## Written exercise a
In the records, starting with the line containing "How distanced is" and going on through the end of the records, shift every number in the answers (the distances and coordinates) up by 126. Write all those lines out again with the requests unchanged, and leave the pictures out.

## Page excerpt
** Start **

Railway Car of the Orient Express. Note the wording across the top of the car. Same as reference further down in this post.

Note: We will  examine various aspects of the route of the Orient Express, stations, cars, tunnels, etc in future posts.

The Dénouement of From Russia With Love takes place aboard the famous Orient Express train. James Bond and Tatiana Romanova board this train in Istanbul, and take it all the way to Dijon. There were several actual trains operating on the route.

The events in From Russia With Love followed along the green route of the Simplon Orient Express, including the Simplon tunnel, denoted with the X.

The historic and famous Orient Express was not a brand of train, but rather a route that stretched from Istanbul to Paris. It was famous for the great luxury put into many of the carriages in a time when railway travel was the most common method of covering great distances.

Even by the time of the events of From Russia With Love, rail travel was dying out, as Fleming even noted in the opening of the chapter. He says though that “three times a week” the Orient Express was still offering the service from Istanbul to Paris.

Through Bond’s eyes, Fleming gives us some detail of the train as the waits for Tatiania.

The heavy bronze cipher on the side of the dark blue coach said, COMPAGNIE INTERNATIONALE DES WAGON-LITS ET DES GRANDS EXPRESS EUROPEENS.

** End **

## Written exercise b
Answer these questions from the Orient Express post, one line each:
(i) In which city do James Bond and Tatiana Romanova board the train?
(ii) According to Fleming, how often was the Orient Express still running from Istanbul to Paris?
(iii) What color is the coach that bears the bronze cipher?

## The records

** Start **

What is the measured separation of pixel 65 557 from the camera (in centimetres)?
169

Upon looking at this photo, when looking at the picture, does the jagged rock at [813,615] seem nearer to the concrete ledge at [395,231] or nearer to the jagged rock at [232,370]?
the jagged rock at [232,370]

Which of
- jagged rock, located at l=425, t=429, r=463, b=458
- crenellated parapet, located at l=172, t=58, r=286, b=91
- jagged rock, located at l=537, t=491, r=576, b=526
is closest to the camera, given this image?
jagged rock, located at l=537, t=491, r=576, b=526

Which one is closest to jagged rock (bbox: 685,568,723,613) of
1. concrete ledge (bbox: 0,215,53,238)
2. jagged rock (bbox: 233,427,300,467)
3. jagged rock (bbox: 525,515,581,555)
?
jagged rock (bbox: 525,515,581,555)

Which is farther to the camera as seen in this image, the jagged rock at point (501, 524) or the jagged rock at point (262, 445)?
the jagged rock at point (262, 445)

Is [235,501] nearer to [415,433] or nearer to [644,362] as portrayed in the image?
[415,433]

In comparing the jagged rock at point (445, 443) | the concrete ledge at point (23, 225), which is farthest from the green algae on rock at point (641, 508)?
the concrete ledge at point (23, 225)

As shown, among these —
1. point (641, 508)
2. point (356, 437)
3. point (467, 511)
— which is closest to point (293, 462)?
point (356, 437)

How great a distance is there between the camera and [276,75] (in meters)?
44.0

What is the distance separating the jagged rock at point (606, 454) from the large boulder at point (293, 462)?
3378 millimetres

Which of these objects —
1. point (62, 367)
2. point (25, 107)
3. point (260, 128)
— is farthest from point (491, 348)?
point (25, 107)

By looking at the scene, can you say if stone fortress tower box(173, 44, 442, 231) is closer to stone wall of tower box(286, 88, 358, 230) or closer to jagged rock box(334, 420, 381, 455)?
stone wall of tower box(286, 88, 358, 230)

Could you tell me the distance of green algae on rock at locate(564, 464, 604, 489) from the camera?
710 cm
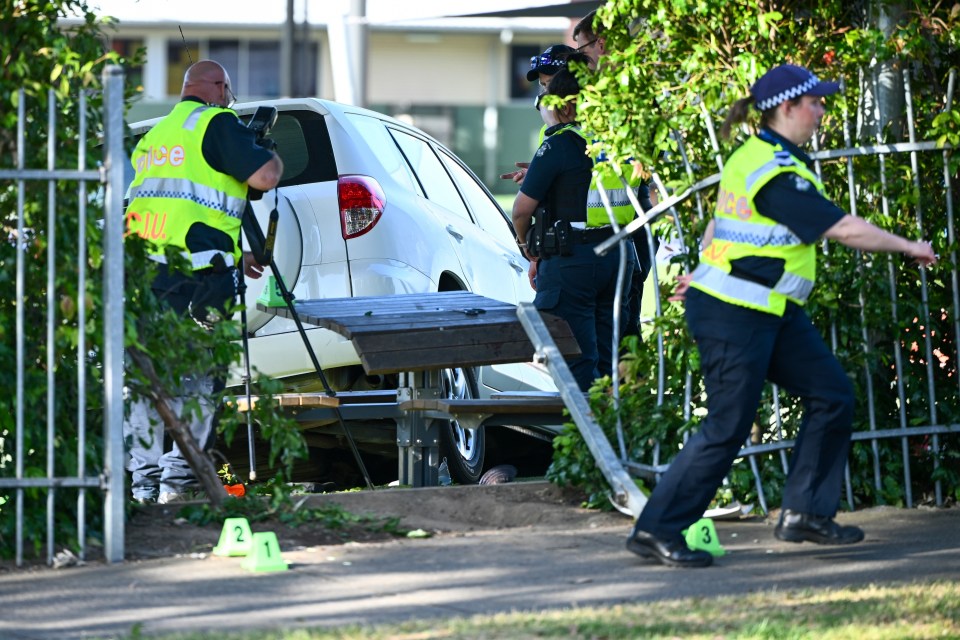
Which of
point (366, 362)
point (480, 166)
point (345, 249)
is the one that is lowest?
point (366, 362)

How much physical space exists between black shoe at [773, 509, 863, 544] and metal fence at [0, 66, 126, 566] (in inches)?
96.0

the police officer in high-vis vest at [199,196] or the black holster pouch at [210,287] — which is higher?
the police officer in high-vis vest at [199,196]

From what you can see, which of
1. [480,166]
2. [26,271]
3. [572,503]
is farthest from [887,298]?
[480,166]

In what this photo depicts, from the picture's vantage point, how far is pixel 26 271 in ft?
19.6

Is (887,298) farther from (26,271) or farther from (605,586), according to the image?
(26,271)

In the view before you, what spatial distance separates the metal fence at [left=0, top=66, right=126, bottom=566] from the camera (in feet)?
18.9

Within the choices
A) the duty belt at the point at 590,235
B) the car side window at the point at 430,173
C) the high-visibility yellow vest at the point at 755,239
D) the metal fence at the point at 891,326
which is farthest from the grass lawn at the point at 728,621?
the car side window at the point at 430,173

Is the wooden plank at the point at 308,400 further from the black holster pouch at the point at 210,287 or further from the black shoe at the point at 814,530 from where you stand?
the black shoe at the point at 814,530

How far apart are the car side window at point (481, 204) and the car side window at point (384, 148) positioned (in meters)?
0.98

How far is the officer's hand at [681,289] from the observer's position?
6.05m

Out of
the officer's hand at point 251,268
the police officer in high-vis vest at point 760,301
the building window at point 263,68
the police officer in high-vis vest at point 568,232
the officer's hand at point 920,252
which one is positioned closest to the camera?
the officer's hand at point 920,252

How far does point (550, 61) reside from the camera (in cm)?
866

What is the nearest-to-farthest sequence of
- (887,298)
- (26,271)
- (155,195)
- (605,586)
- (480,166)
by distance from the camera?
1. (605,586)
2. (26,271)
3. (887,298)
4. (155,195)
5. (480,166)

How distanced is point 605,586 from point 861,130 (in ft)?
8.40
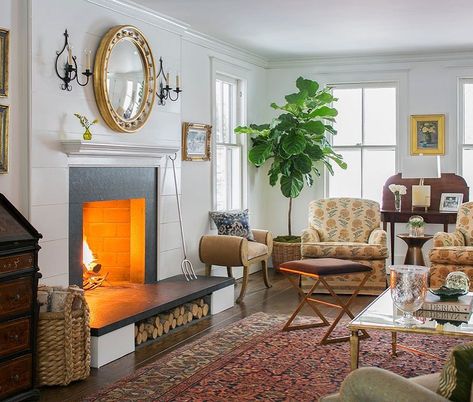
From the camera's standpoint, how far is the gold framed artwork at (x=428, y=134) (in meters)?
8.18

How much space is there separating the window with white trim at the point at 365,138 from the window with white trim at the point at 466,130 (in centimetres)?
74

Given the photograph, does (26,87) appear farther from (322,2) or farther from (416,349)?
(416,349)

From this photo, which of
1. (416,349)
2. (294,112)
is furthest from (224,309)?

** End **

## Right answer a
How distanced is point 605,586 from point 861,130 (in ft)?
134.40
From the camera's standpoint, how far is the gold framed artwork at (x=428, y=134) (in meters)?
134.18

How much space is there separating the window with white trim at the point at 365,138 from the window with white trim at the point at 466,130 (in centimetres)?
200

Given the photograph, does (26,87) appear farther from (322,2) or farther from (416,349)?
(542,475)

From this photo, which of
1. (416,349)
2. (294,112)
is furthest from (224,309)?

## Right answer b
(i) Istanbul
(ii) Three times a week
(iii) Dark blue